Chelsea, Liverpool’s main rivals for this year’s Premier League crown, travel to Anfield on April 27 for their 36th game of the season.
The same happened in April 1990.
And Liverpool thrashed them 4-1.
A similar result this year would make Brendan Rodgers’ Liverpool unstoppable.
In 1990, goals from Ian Rush, Ronnie Rosenthal and two from Steve Nicol were too much for the club from Stamford Bridge whose star players that year included Kerry Dixon and Craig Burley.
Chelsea finished the First Division season in fifth place, 19 points behind Liverpool who were nine points clear of Aston Villa in second.

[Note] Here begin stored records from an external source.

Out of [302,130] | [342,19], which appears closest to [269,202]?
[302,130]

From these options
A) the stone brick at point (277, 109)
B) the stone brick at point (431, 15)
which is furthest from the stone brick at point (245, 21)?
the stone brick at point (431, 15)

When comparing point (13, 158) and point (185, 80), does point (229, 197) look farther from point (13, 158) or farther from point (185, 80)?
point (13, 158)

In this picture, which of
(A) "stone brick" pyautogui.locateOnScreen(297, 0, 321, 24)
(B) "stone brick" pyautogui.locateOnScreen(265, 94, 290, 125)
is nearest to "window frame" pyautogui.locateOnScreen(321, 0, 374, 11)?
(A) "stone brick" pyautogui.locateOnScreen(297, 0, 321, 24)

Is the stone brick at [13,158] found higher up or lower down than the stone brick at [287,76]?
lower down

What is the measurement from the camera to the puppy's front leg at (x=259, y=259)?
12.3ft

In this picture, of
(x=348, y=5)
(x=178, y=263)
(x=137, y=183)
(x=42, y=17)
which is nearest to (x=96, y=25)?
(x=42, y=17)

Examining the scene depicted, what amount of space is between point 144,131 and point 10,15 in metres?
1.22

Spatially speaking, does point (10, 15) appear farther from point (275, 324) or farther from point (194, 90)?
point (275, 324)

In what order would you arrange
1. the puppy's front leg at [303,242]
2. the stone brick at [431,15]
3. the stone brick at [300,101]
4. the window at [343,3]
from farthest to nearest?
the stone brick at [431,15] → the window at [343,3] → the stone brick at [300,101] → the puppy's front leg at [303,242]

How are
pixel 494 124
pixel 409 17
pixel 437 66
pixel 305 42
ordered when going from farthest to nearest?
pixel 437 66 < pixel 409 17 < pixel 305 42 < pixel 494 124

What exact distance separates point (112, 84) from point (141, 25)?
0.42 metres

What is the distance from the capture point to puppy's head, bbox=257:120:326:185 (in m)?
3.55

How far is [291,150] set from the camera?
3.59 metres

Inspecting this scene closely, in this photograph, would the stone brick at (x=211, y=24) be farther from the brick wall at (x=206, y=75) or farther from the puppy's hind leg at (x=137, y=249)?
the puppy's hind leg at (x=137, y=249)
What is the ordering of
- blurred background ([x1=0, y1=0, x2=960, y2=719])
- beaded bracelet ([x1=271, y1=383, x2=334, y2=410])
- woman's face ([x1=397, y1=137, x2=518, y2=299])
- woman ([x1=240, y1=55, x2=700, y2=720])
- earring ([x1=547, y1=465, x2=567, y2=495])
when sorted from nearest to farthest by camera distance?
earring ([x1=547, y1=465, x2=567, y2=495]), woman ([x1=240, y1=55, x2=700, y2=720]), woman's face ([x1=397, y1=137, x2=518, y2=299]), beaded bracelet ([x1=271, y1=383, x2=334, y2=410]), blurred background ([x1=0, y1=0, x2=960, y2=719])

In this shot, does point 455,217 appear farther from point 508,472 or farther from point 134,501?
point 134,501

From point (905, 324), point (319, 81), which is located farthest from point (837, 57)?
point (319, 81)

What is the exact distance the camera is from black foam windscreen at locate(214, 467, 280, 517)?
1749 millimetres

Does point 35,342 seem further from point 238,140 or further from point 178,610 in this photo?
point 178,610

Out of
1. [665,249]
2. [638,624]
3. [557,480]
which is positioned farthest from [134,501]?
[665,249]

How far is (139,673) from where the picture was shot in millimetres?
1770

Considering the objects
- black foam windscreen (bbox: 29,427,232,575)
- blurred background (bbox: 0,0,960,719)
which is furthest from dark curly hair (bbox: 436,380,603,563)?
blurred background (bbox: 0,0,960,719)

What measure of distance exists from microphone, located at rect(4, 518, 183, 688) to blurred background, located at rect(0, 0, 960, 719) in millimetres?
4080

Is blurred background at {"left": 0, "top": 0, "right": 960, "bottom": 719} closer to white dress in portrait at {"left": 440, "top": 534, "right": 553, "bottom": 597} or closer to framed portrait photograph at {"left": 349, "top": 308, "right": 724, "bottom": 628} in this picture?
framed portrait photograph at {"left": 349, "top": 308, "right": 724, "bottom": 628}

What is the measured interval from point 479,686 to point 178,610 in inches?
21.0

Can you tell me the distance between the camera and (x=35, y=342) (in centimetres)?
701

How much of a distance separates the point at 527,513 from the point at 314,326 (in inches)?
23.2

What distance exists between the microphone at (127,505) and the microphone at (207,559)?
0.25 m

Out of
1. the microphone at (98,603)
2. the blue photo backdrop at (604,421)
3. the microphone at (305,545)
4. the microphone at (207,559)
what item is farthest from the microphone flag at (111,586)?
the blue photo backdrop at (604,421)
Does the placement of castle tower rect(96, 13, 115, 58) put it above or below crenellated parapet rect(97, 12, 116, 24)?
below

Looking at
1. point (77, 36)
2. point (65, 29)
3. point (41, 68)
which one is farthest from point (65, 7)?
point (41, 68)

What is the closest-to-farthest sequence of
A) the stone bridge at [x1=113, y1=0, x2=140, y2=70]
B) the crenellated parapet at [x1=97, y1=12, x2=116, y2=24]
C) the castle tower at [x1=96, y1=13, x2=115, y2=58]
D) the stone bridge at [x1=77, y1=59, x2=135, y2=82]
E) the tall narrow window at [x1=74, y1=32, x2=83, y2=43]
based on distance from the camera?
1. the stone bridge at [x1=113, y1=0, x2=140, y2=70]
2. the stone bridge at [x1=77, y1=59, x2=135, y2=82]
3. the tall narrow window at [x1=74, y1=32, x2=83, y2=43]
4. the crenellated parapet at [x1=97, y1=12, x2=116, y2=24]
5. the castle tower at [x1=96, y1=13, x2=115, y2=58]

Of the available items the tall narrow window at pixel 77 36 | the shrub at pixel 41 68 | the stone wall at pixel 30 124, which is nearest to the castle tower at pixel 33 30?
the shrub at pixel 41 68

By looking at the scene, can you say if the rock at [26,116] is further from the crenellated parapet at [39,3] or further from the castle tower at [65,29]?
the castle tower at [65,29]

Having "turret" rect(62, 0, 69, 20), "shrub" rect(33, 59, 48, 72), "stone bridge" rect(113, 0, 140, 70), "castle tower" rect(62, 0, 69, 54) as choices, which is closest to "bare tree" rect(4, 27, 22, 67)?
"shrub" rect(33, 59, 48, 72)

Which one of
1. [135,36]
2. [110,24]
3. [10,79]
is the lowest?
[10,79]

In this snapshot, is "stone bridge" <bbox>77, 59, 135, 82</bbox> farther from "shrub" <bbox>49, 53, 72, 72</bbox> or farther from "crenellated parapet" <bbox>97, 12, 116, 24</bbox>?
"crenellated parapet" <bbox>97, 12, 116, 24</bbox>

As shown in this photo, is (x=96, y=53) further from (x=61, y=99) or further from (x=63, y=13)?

Manchester United finished in 13th place, another echo of the dismal season they are having this year.
Kenny Dalglish was player/manager in 1989/90 and led the victory parade through his cherished adopted city a day later, having guided a star-studded squad including the likes of John Barnes, Peter Beardsley, Alan Hansen, Ray Houghton, Steve McMahon, Ronnie Whelan, Bruce Grobbelar, Jan Molby and to a lesser extent Glenn Hysen.
The year in general was a tumultuous one in British history.
Petrol cost about 42p per litre, beer was £1.06 a pint, while a loaf of bread was just 46p and a pint of milk would set shoppers back 31p.
Inflation ran at 9.4 per cent and interest rates were peaking at a whopping 15 per cent: Britain was hurtling towards an economic crash.
In politics, Margaret Thatcher was in the last phase of her premiership, with the poll tax riots in Trafalgar Square in March of that year sounding the alarm bells for Tory MPs.
She exited Downing Street in November 1990.
Elsewhere, the BSE crisis for Britain’s beef industry was taking hold, but that did not prevent minister John Gummer from publicly feeding a burger to his unsuspecting five-year-old daughter.
Other headlines in the world of sport included Stephen Hendry becoming the youngest ever world snooker champion, while later that year, Arsenal captain Tony Adams was sent to jail for drink driving.
Millwall finished bottom of the First Division and were relegated alongside Charlton Athletic and Ron Atkinson’s Sheffield Wednesday.